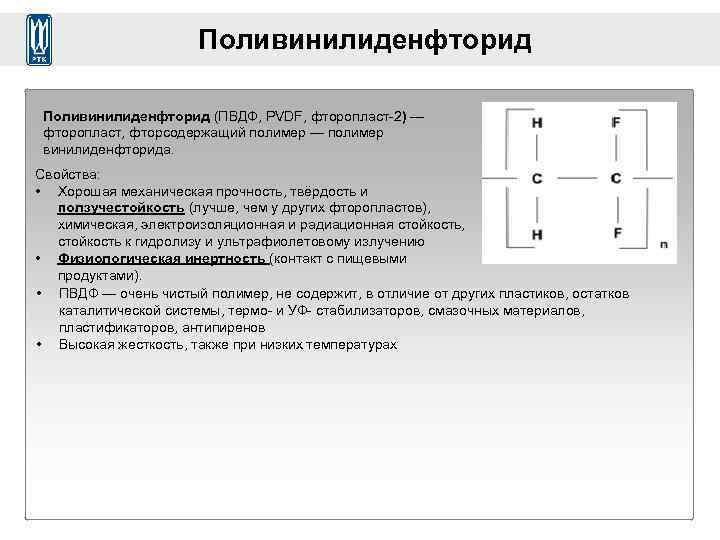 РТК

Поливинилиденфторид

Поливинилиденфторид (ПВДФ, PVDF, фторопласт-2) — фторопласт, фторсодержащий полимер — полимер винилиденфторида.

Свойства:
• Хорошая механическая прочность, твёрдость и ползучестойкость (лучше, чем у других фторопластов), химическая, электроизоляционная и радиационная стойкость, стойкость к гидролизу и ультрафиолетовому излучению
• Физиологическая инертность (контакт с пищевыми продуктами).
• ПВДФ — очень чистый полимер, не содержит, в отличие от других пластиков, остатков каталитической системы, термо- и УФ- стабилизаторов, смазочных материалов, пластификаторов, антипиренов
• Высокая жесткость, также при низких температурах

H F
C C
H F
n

###

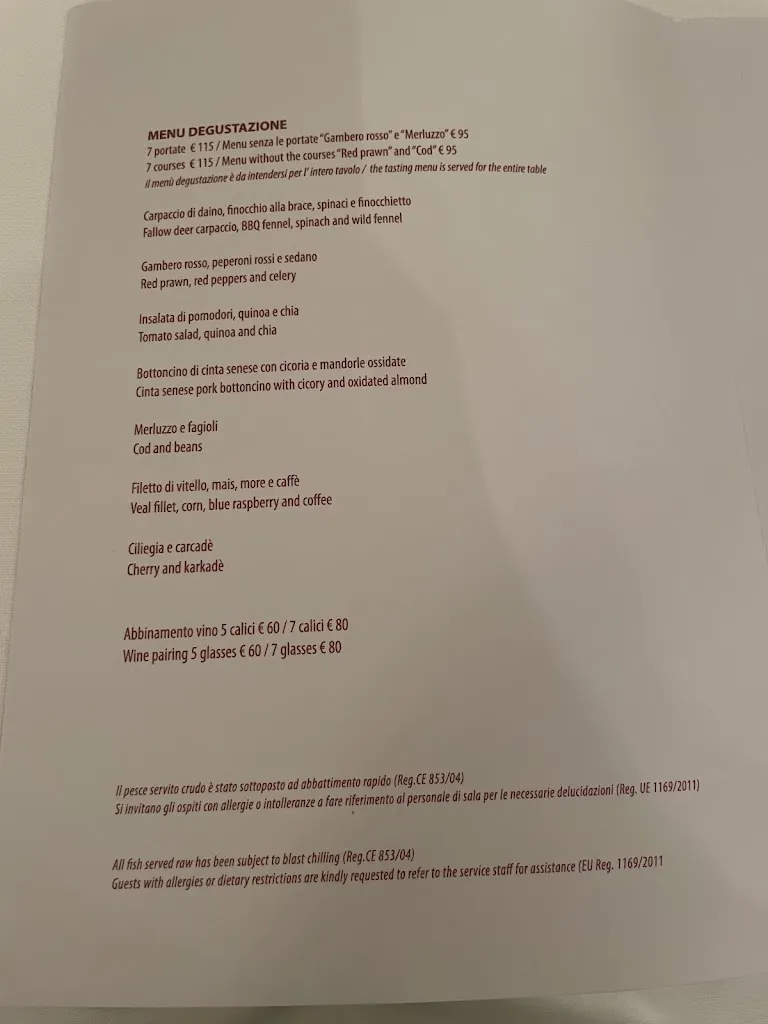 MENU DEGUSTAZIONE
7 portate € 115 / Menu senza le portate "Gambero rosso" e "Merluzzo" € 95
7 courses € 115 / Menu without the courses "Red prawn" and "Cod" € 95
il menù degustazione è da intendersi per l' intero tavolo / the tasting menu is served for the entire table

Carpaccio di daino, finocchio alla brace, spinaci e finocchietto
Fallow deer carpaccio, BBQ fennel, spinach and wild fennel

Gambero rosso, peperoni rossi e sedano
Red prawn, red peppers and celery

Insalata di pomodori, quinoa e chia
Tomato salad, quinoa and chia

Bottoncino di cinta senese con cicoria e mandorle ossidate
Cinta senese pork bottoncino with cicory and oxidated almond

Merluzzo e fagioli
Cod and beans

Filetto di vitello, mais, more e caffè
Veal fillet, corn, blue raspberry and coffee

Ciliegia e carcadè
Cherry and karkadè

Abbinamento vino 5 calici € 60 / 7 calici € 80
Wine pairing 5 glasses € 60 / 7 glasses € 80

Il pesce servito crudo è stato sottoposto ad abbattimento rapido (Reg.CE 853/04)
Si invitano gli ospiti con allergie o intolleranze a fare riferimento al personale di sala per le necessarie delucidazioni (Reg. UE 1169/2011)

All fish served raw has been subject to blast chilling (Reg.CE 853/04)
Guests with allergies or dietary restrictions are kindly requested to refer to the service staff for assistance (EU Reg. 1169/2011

###

• Instructions for the task:
Quote the listing above, but only from the line that shows "и ультрафиолетовому излучению" through the line that shows "с пищевыми продуктами).".

• Solution:
• Хорошая механическая прочность, твёрдость и ползучестойкость (лучше, чем у других фторопластов), химическая, электроизоляционная и радиационная стойкость, стойкость к гидролизу и ультрафиолетовому излучению
• Физиологическая инертность (контакт с пищевыми продуктами).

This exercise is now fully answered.